▼

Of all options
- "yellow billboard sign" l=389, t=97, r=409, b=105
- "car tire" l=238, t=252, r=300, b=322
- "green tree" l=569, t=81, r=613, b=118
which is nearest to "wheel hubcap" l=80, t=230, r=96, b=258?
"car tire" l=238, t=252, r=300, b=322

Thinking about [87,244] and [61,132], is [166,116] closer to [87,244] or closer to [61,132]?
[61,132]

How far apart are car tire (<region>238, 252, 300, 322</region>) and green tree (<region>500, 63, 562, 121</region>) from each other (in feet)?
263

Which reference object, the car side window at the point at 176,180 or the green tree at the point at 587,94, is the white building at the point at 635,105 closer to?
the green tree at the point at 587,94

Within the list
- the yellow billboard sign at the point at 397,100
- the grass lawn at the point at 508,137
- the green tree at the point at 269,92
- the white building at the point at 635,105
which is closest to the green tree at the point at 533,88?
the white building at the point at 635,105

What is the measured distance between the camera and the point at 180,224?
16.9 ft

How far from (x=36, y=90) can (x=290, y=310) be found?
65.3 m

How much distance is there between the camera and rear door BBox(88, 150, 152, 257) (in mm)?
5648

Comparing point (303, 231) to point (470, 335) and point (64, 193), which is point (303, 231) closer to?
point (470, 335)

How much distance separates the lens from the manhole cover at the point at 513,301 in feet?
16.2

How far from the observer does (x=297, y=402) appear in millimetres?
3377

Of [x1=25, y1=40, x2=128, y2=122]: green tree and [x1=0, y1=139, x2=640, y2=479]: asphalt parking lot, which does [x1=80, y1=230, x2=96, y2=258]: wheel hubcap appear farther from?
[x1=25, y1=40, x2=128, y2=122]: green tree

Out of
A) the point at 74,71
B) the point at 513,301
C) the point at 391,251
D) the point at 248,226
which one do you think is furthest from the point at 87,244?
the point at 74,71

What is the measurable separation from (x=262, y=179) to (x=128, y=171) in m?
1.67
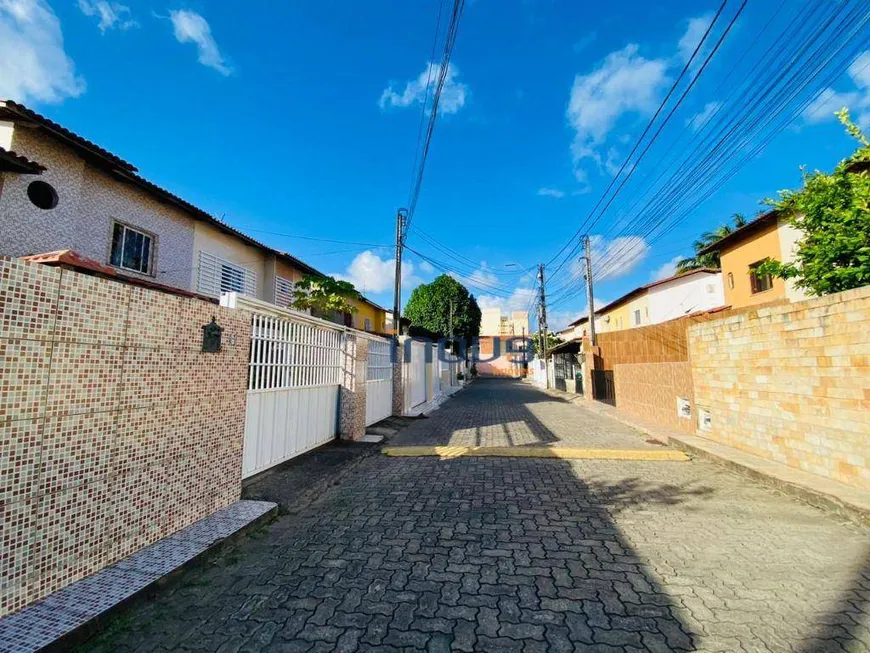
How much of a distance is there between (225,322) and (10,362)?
1847 mm

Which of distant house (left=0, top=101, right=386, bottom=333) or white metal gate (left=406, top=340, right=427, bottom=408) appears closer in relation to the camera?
distant house (left=0, top=101, right=386, bottom=333)

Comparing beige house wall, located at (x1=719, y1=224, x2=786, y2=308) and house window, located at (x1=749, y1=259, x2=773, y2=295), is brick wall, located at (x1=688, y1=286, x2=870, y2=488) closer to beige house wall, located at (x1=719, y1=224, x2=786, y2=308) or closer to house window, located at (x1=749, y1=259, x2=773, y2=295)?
beige house wall, located at (x1=719, y1=224, x2=786, y2=308)

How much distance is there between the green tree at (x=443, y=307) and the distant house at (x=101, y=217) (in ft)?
93.3

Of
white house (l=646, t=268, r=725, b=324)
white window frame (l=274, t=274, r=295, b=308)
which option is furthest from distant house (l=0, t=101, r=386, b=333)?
white house (l=646, t=268, r=725, b=324)

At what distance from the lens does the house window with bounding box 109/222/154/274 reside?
7.86 meters

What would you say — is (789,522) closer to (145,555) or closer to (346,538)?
(346,538)

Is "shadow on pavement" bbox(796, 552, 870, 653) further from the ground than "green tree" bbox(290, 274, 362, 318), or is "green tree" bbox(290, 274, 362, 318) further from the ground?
"green tree" bbox(290, 274, 362, 318)

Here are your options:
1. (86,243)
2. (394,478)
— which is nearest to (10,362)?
(394,478)

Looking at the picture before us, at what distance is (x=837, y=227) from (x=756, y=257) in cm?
1066

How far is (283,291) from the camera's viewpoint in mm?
13305

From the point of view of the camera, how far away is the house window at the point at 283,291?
12.9 meters

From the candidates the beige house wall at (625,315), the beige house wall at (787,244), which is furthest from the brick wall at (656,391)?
the beige house wall at (625,315)

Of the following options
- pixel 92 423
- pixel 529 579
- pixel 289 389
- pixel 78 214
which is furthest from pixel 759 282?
pixel 78 214

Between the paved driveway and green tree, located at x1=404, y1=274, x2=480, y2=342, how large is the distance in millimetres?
33984
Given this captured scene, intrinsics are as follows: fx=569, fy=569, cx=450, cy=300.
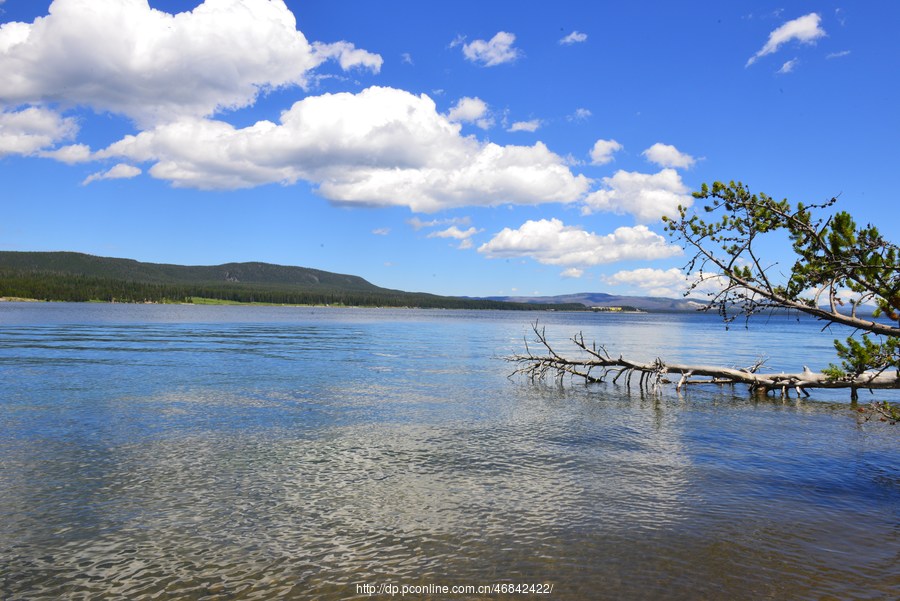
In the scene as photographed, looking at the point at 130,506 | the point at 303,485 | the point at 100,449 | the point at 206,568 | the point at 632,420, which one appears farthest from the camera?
the point at 632,420

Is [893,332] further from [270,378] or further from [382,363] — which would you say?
[382,363]

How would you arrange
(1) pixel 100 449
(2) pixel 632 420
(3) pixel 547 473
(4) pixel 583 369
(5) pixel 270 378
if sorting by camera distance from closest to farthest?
(3) pixel 547 473
(1) pixel 100 449
(2) pixel 632 420
(5) pixel 270 378
(4) pixel 583 369

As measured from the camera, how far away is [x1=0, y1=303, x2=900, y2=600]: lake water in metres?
9.47

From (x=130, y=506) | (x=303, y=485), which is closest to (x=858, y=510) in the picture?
(x=303, y=485)

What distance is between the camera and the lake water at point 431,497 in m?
9.47

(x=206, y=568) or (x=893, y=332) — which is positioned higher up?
(x=893, y=332)

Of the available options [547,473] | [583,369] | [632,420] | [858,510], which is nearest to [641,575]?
[547,473]

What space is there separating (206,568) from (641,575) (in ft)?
24.1

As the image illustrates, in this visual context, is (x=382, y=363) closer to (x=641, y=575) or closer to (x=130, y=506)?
(x=130, y=506)

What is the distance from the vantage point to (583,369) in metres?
43.8

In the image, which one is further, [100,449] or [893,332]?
[100,449]

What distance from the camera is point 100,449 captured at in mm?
16688

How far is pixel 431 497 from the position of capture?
1327 cm

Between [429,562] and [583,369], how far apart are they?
35.5m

▲

- [Your instructions] Copy out again, word for word, the part of the records that opens with the line containing "What space is" and runs through the last line of the records, including both of those lines.

- [Task solution]
What space is there separating (206,568) from (641,575) (in ft)?
24.1

As the image illustrates, in this visual context, is (x=382, y=363) closer to (x=641, y=575) or closer to (x=130, y=506)?
(x=130, y=506)

What is the distance from the vantage point to (583,369) in metres?
43.8

In the image, which one is further, [100,449] or [893,332]?
[100,449]

What distance from the camera is point 100,449 captured at in mm?
16688

How far is pixel 431 497 from the position of capture?
1327 cm

Between [429,562] and [583,369], how far apart are they?
35.5m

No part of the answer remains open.